Arkka menyampaikan bahwa AI, khususnya jenis language model seperti ChatGPT, pada dasarnya adalah teknologi yang dirancang untuk memahami dan menghasilkan bahasa. Namun ia mengingatkan bahwa AI semacam ini hanya mampu meniru pola bahasa manusia, bukan memahami substansi atau kebenaran faktual di balik informasi.
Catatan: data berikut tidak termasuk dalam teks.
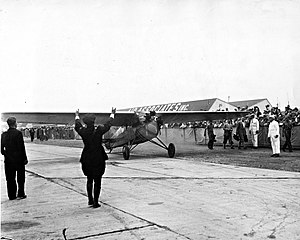 Eddie August Schneider - Eddie August Schneider landing at Roosevelt Field on August 25, 1930, after completing round trip transcontinental flight
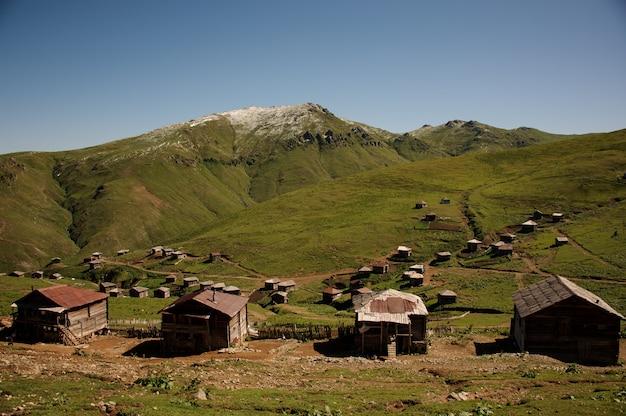 Krajobraz wzgórz pokrytych zieloną trawą i domy w tle jasnego nieba Premium Zdjęcia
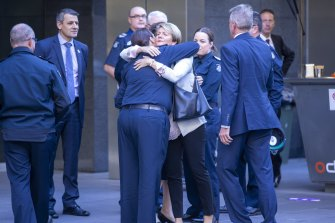Family members of the police officers gather outside court ahead of Pusey's sentencing.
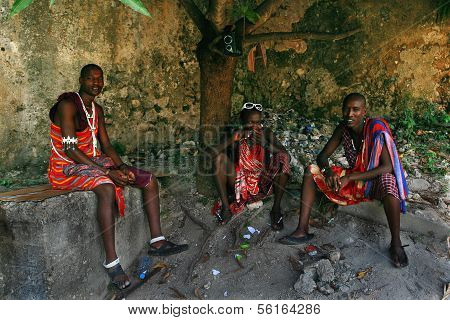 Three Young Africans, Masai Clothing, Rest In The Shade.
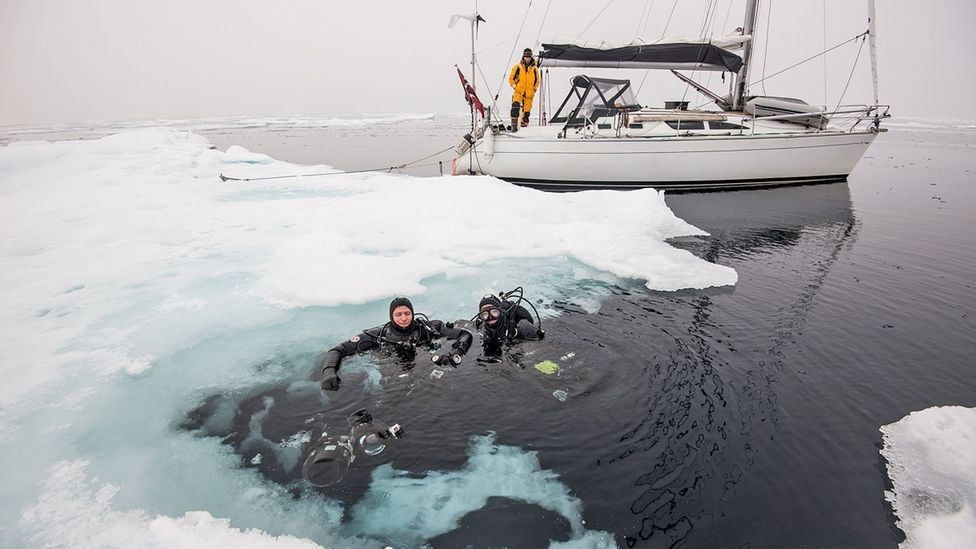 The captain and author prepared to dive under the ice. (Credit: Daniel Hug)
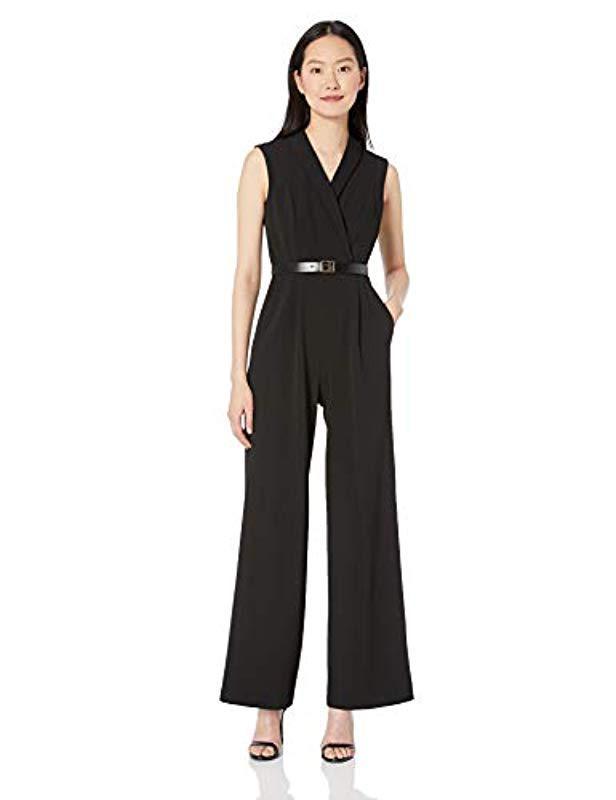 92b90583f1 Calvin Klein. Women s Black Sleeveless Belted Jumpsuit With V Neck Collar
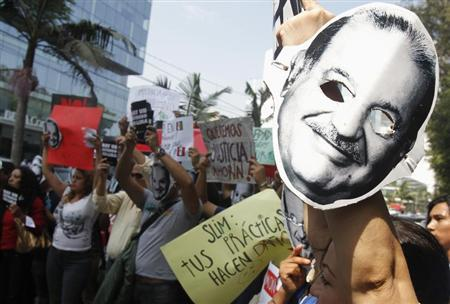 People protest holding masks printed with the face of Mexican telecommunications and retail tycoon Carlos Slim as he attends the Meeting of Latin American Businessmen at a hotel in Lima May 3, 2013. REUTERS/Enrique Castro-Mendivil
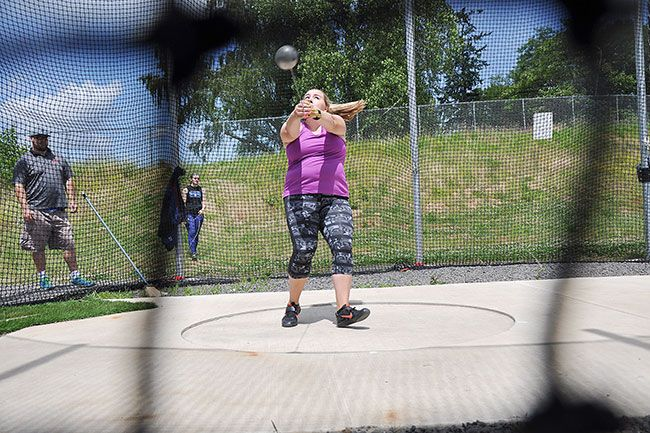 Robert Husseman/News-Register##Lakeridge senior Maddie Rabing takes her sixth and final attempt in the girls  hammer throw at the 2016 Oregon State High School Hammer Championships Sunday.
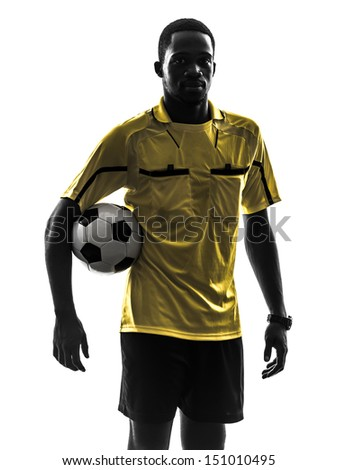 one african man referee standing holding football   in silhouette  on white background - stock photo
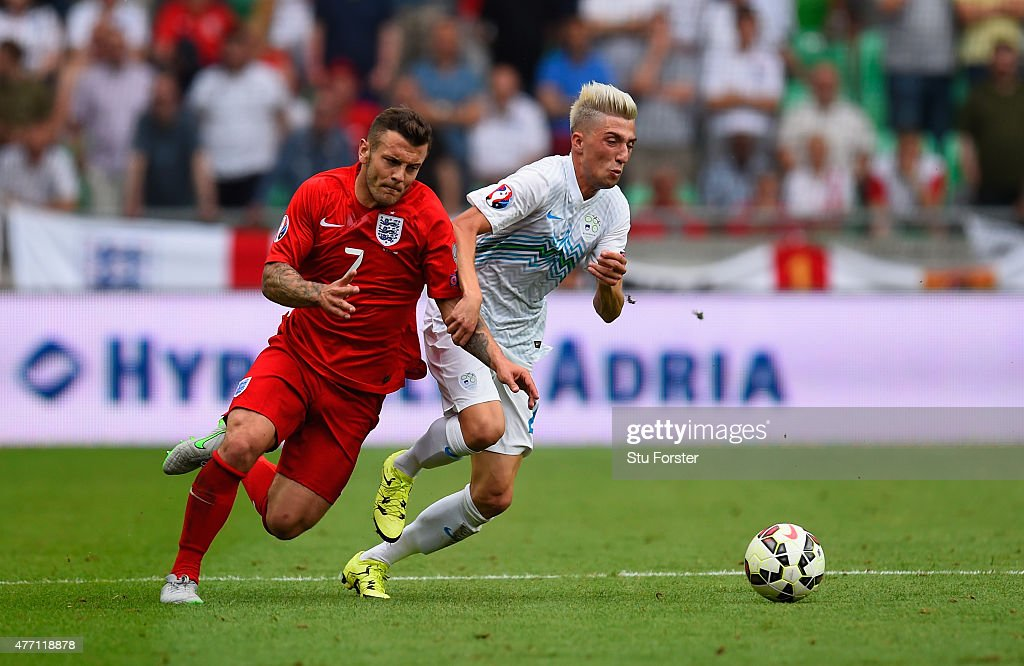 Jack Wilshere of England and Kevin Kampl of Slovenia fight for the ball during the UEFA EURO 2016 Qualifier between Slovenia and England on at the...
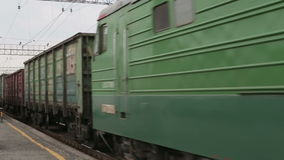Electric train traveling on railway tracks stock video footage
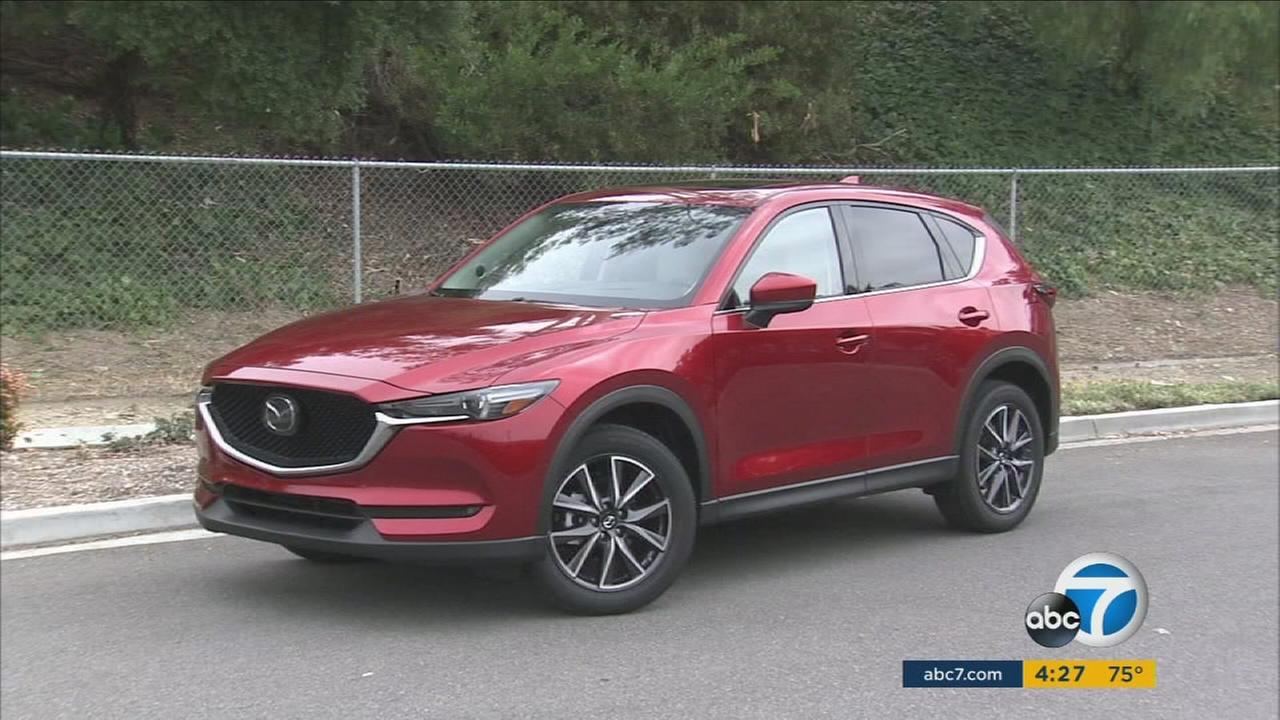 A Mazda CX-5 is shown in a display photo.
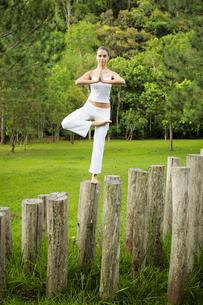 Woman doing yoga on tree stumpの写真素材 [FYI02942873]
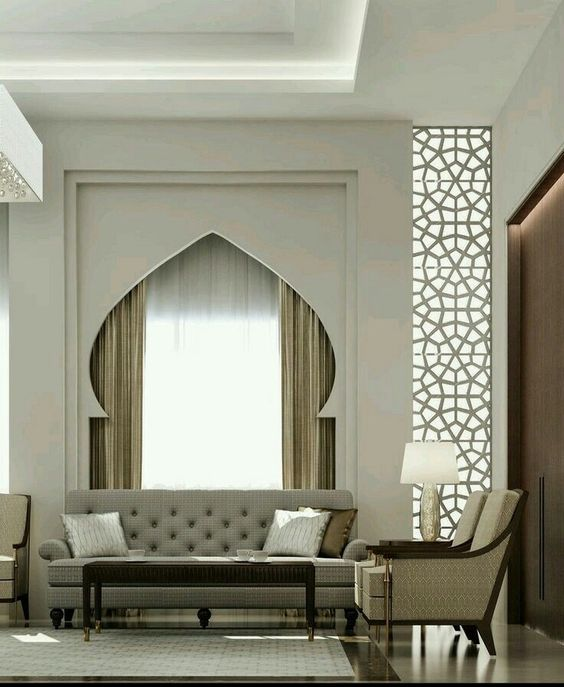moroccan arch on the window, beige wall, carving, seamless floor, sofam chairs, table lamp, ottoman for coffee table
“Jadi, secara linguistik mungkin benar, tapi belum tentu secara substansi. Ini bukan mesin pengetahuan, tapi mesin bahasa,” ujarnya dalam Diskusi Panel bertema Development and Opportunity in Legal and Corporate Digital Transformation yang diselenggarakan oleh ICCA di Jakarta, Jumat (11/7).
Menurutnya, banyak orang masih keliru menyamakan language model dengan knowledge model. Padahal, dua hal ini sangat berbeda. ChatGPT dan model sejenis bekerja berdasarkan probabilitas dari data yang telah mereka pelajari sebelumnya, bukan dari pemahaman mendalam terhadap suatu isu.
Oleh karena itu, ketika seseorang mendapatkan jawaban dari AI, kemungkinan besar itu hanya representasi dari data yang pernah dibaca oleh mesin, bukan hasil dari penalaran hukum atau analisis akademik yang sesungguhnya.
Sebagai seorang Engineer, ia juga menjelaskan teknologi ini dilatih dari miliaran sumber terbuka, seperti buku, artikel, dan dokumen di internet. Dari data tersebut, mesin kemudian membuat model yang dapat menebak kata berikutnya dalam suatu kalimat. Inilah yang menjadi dasar kerja AI dalam menyusun kalimat dan memberikan jawaban.
“Teknologi ini bisa tahu apa kemungkinan kata selanjutnya karena dia mengerti pola, tambahnya.
Namun, ia menegaskan bahwa AI seperti ini paling tepat digunakan untuk language problems, yaitu persoalan yang berkaitan dengan bahasa. Contohnya adalah merangkum dokumen panjang, menyusun ulang informasi menjadi pointer, atau mengidentifikasi bagian penting dari sekian banyak slide presentasi. Di luar itu, khususnya dalam konteks pengambilan keputusan hukum, AI harus dijadikan alat bantu, bukan sumber utama.
Lebih lanjut, baginya, perkembangan teknologi AI dalam beberapa tahun terakhir sudah masuk pada fase yang sangat menentukan. Ia menyebut bahwa perubahan ini sudah setara dengan revolusi industri dan telah memasuki masa transisi yang akan mengubah banyak hal, mulai dari cara bekerja, belajar, sampai kebijakan bisnis.